Finally, Simon observes that there may be "an abnormal blinding of our understanding of what is naturally right." Simon, 158. Moral blindness, like physical blindness, is seen in individuals, and it follows and should come as no surprise that it may be seen in societies and cultures. The possibility of moral blindness to the natural law does not prove that there is no such thing as natural law; it simply proves that we may be blind to it.
[I]f a practice considered highly immoral, wrong by nature, in one society is commonly received by mores and by laws and by institutions of another society, it does not follow that the case of what is naturally right is dubious. The possibility of corrupt judgment in a social group cannot simply be excluded. In fact, it is to be suspected that the judgment of every social group is blind or corrupt in some respect and to some extent.
Simon, 158. Hypocrisy is never too far away; and the intelligentsia are perhaps most prone to it. It is easy to the the splinter or mote in another culture's eye, and overlook the plank or beam in one's own. (Cf. Matt. 7:5).

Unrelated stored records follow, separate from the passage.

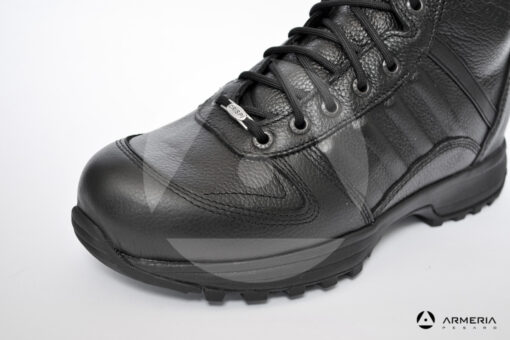 Scarponi Stivaletti Crispi SWAT Evo GTX Black taglia 45 punta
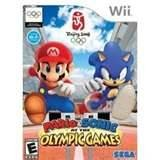 NINTENDO Nintendo Wii Game MARIO & SONIC AT THE OLYMPIC GAMES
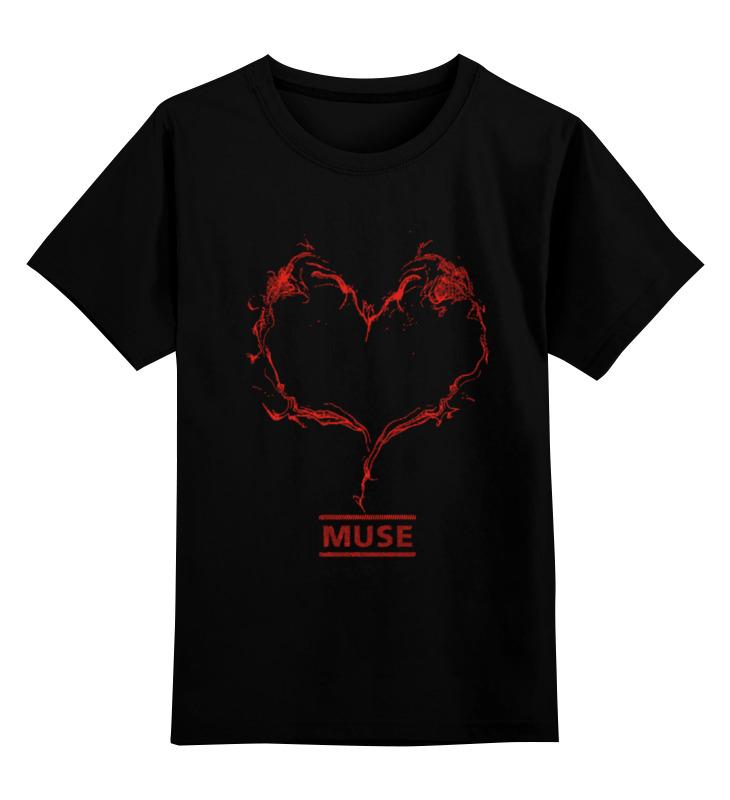 лучшая цена Детская футболка классическая унисекс Printio Muse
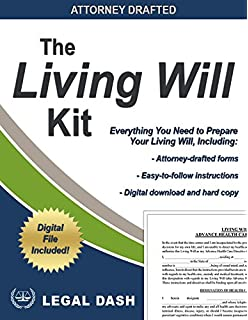 Amazon legal dash last will and testament forms with living will kit and medical power of attorney forms hard copies and digital downloads solutioingenieria Choice Image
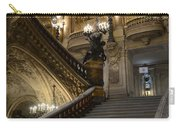 Paris Opera Garnier Grand Staircase - Paris Opera House Architecture Grand Staircase Fine Art Carry-all Pouch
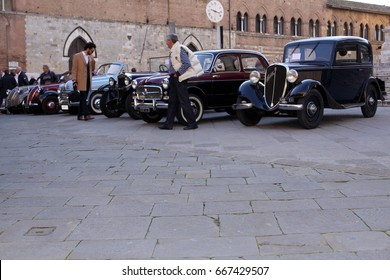 Mille miglia classic car, May 15, 2017, Siena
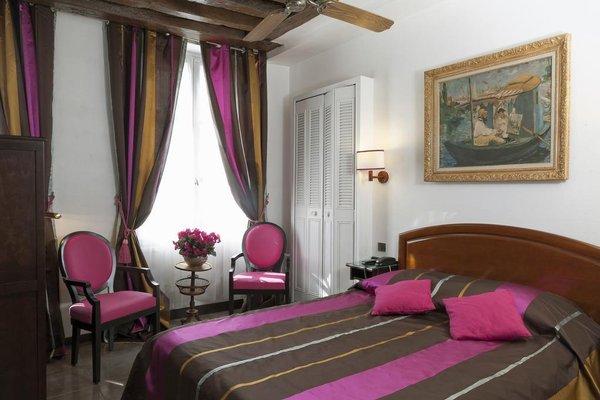 Hotel Bersolys Saint-Germain - фото 5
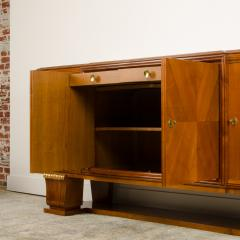 A fine French 1940s walnut veneer with gilded carved wood details sideboard - 2033485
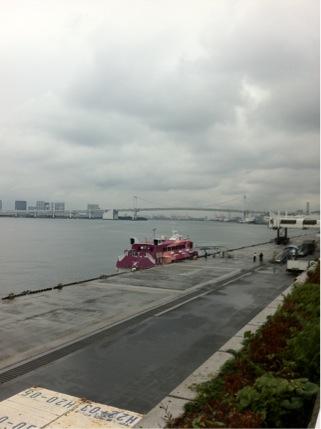 今日は東京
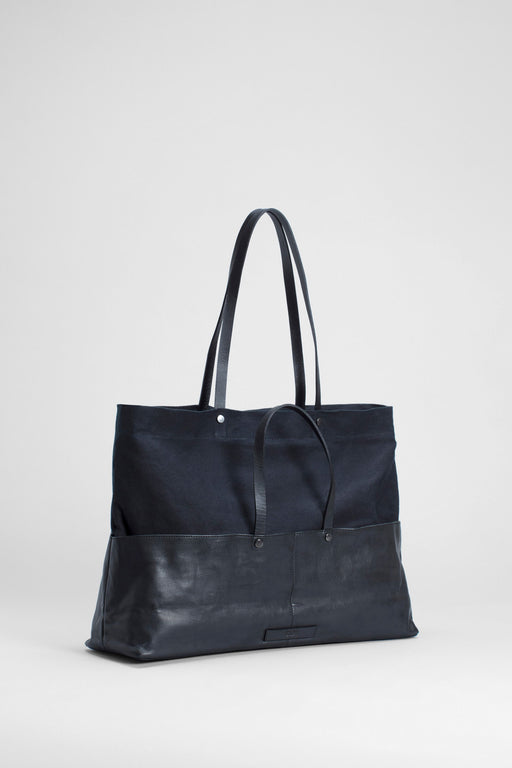 ELK-Akkan Holdall Bag-mott-and-mulberry-shop-online-brisbane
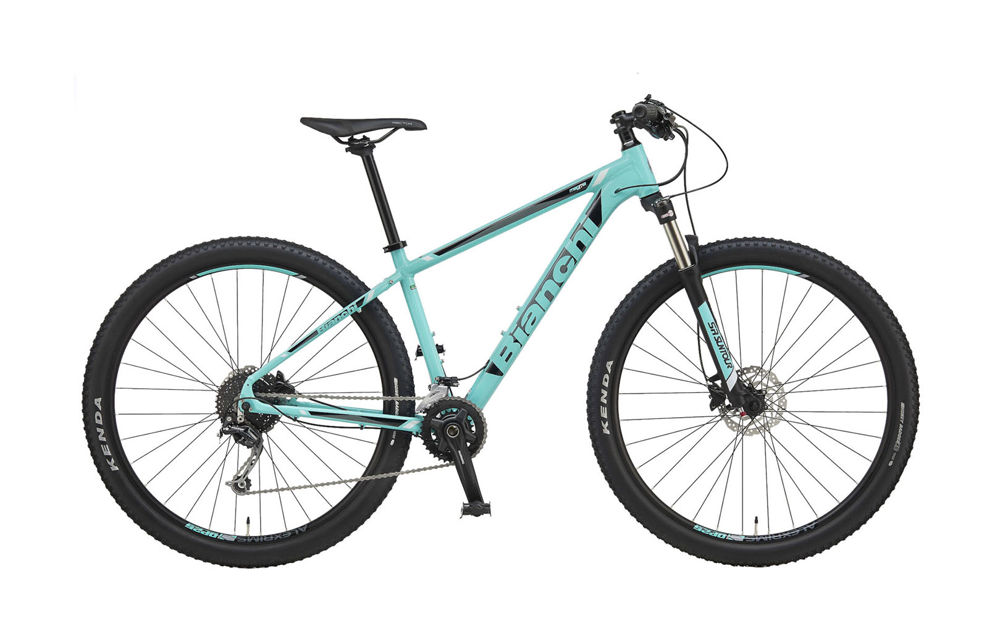 Picture of BIANCHI MAGMA 9.1 DEORE MIX 2X9 BOOST 6K-CK16/BLACK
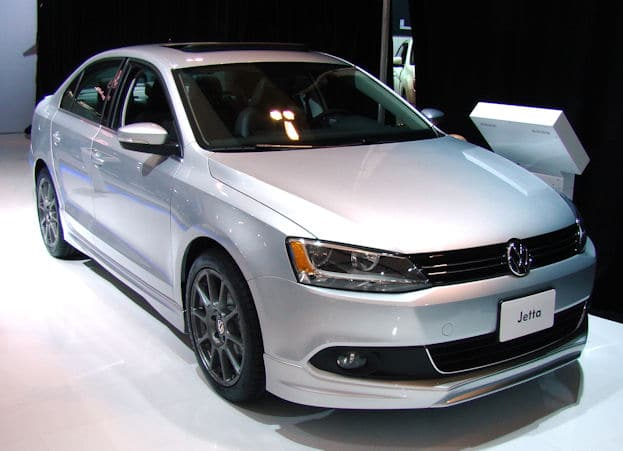 2011 Canadian International Auto Show Jetta Chris Nagy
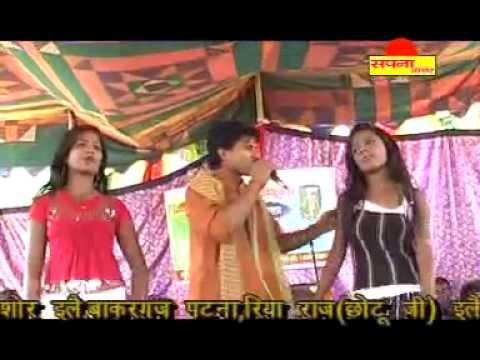 Ye Balam Ji | Bhojpuri New Hot  Song | Nabal Kumar Yadav Sh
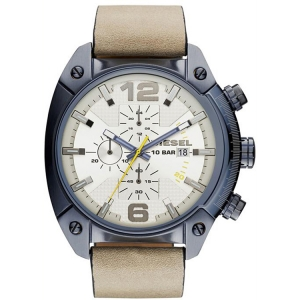 Diesel DZ4356 Watch Strap Beige Leather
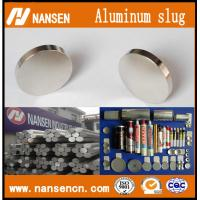 Buy cheap aluminum slugs manufacturer&aluminum slug supplier&aluminum raw material&aluminum slug from Wholesalers
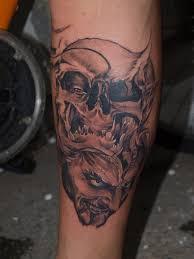 skull by zombthc on deviantart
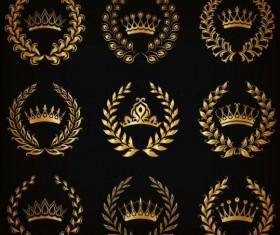 Golden crown with luxury laurel vector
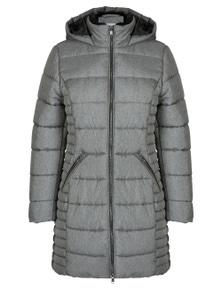 Rivers Longline Fur Hood Padded Jacket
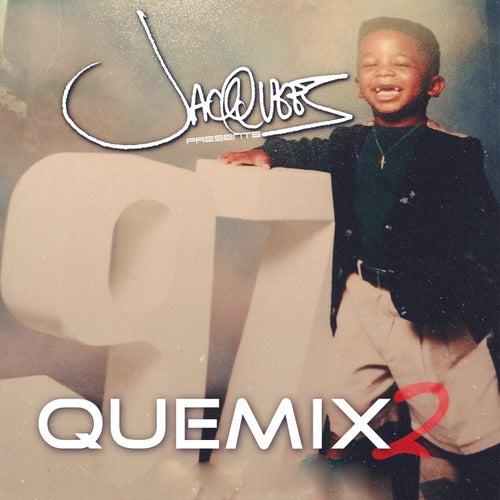 QueMix 2 von Jacquees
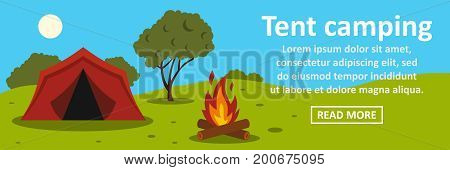 Tent camping banner horizontal concept. Flat illustration of tent camping banner horizontal vector concept for web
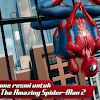 Game The Amazing Spiderman 2 Versi 1.2.0 Full version For Android
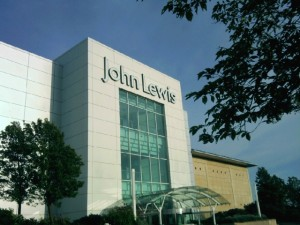 John Lewis Bristol (18 May 2010). Photograph by Mark Leaver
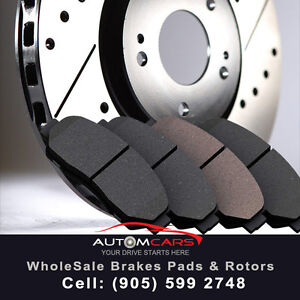 """Brake Pads***&***Rotors Set""^*^Contact at ""AutomCars_!"""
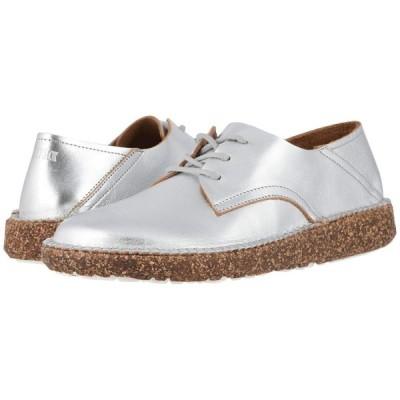 ビルケンシュトック Birkenstock レディース ローファー・オックスフォード シューズ・靴 Gary Silver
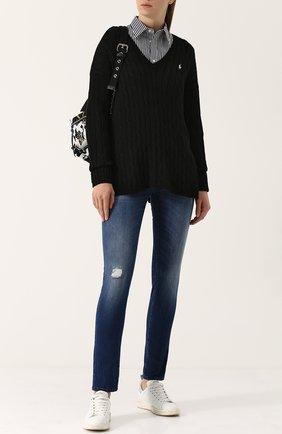 Женская хлопковая рубашка POLO RALPH LAUREN черно-белого цвета, арт. 211684070 | Фото 2 (Рукава: Длинные; Материал внешний: Хлопок; Длина (для топов): Стандартные; Женское Кросс-КТ: Рубашка-одежда; Принт: Полоска, С принтом)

In terms of knowing the natural law and applying it, we sometimes confront a Gordian Knot. Our human nature is Gordias, and our knowledge is, to some degree, all knotted up. There is no Alexander on earth to whom we can turn to fully unravel the knot of of the natural law. There is no man of whom we can say:
Turn him to any cause of policy,
The Gordian Knot of it he will unloose,
Familiar as his garter.
Shakespeare, Henry V, I, 1.45-47.

There is someone we can turn to, however, to unravel the windings and turnings of that Gordian knot of human nature and natural law: God, the Incarnate Word, His Revelation in Scripture and in Tradition, and the custody of that Revelation by His Church, and most particular, His Vicar, the Pope of Rome. The natural law is as familiar to God and to His Christ as a garter is to an English knight. And the Church has been given, not an Alexandrian sword which ignores the knotty problems of human nature and natural law by slicing it all to pieces, but the sword of the Spirit which guides us through their difficult and challenging sinuosities.